Pero entonces ocurrió algo que lo cambió todo. Vino el reconocimiento que para mí es el primer paso hacia la reparación. Sí, vino el reconocimiento de la historia de ese periódico, de lo que significaba ese nombre, de la falta que hacía esa manera de hacer periodismo para esta sociedad. Llegó el reconocimiento, también, del grupo económico que hoy es dueño de El Espectador de la necesidad que el país donde hacían sus negocios mantuviera esa voz libre y transparente y que era una buena inversión subsidiarlo y mantenerlo libre. Y desde entonces, desde que apareció el reconocimiento de esa historia valiente y comprometida, de nuevo hubo un norte y unas ganas de arremangarse para conseguirlo, para que El Espectador fuera el de antes, para que recuperara lo que la violencia le había arrebatado.

Y hoy, cuando miro a El Espectador como diario nuevamente, influyente nuevamente, sólido en su desarrollo digital, parado sobre piso firme mirando hacia un futuro promisorio, siento que él también ha logrado su reparación integral. Y todo, insisto, a partir de ese sencillo acto que es el reconocimiento.
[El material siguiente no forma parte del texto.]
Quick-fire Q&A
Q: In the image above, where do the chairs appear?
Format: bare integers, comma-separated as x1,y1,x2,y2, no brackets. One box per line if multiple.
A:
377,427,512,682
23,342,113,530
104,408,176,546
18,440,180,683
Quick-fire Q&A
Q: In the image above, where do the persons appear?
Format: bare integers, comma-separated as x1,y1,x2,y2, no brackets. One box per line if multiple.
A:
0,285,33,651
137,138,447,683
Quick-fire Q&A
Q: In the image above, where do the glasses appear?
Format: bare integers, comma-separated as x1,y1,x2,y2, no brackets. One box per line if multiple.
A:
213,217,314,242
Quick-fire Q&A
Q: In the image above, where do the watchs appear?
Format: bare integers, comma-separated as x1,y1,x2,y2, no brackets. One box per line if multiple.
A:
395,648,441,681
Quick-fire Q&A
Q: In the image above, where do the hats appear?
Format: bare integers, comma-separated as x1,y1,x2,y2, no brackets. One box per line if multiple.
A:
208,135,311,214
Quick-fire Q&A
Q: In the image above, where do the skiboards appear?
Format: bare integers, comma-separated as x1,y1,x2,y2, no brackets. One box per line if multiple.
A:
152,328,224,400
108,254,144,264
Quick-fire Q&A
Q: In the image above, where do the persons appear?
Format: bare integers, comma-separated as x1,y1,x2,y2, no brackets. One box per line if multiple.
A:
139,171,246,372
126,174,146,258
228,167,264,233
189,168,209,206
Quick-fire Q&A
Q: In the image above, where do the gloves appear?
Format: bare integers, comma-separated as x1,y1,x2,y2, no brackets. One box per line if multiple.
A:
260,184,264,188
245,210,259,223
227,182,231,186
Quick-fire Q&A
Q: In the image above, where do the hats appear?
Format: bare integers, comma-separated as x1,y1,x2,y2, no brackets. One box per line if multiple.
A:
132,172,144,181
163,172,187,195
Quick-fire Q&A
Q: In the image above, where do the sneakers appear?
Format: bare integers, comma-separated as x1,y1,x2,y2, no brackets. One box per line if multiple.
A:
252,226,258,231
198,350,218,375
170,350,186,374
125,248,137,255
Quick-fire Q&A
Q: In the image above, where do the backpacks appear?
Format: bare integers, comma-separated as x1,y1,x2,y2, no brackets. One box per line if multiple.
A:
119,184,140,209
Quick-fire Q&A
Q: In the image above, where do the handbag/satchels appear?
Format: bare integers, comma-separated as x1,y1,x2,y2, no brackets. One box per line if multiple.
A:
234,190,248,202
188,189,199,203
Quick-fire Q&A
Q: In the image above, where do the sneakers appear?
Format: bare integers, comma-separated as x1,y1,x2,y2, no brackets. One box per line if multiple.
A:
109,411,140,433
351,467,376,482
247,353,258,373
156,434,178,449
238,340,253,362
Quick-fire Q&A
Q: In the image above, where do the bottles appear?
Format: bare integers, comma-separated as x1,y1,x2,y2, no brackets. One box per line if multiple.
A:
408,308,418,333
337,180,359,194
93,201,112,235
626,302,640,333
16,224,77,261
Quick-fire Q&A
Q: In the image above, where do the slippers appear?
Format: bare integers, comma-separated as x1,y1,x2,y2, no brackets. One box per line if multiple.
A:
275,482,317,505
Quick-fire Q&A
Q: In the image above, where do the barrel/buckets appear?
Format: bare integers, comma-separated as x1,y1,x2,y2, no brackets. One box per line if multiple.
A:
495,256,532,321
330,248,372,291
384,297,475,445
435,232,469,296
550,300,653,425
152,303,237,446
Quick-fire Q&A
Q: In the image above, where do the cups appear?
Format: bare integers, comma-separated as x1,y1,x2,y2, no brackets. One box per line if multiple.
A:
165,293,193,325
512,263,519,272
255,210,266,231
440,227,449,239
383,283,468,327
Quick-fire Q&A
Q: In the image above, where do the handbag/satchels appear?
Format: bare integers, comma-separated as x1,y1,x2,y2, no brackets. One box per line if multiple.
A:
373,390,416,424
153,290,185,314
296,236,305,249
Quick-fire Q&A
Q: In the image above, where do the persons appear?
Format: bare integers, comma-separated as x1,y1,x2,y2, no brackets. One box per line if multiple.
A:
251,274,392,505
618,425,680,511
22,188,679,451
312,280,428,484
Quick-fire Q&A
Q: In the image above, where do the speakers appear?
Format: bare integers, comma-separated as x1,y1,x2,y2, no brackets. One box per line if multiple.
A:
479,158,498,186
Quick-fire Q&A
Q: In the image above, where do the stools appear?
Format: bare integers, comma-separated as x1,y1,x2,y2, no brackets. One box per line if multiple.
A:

Me da pena con ustedes haberme extendido tanto y, finalmente, haber terminado cayendo en lo que quería evitar: concentrar en El Espectador, y menos en mí o en la familia Cano, el dolor de tantas víctimas de la violencia que algunos han utilizado como arma para impedir que cumplamos a cabalidad con esta profesión. Si lo he hecho ha sido solamente para ilustrar el caso de una gran tragedia –que, insisto, quizás sea igual o incluso menor que la de cientos de periodistas víctimas de la violencia en este país-- que sin embargo ha logrado recuperar buena parte de lo perdido. Y todo a partir del reconocimiento.

Los invito entonces a recordar, por supuesto, porque nada ni nadie nos podrá devolver nuestros muertos, ni nuestros sueños frustrados, ni nuestras batallas perdidas, ni nuestros años desperdiciados; pero a la vez los invito a no negarse la oportunidad de encontrar símbolos –como este de hoy y los que vendrán-- que nos permitan creer que es posible, que por mucho que hayamos sufrido y mucho que nos haya sido arrebatado, hay que dar estos primeros pasos si no queremos quedarnos encerrados en la lógica de la victimización.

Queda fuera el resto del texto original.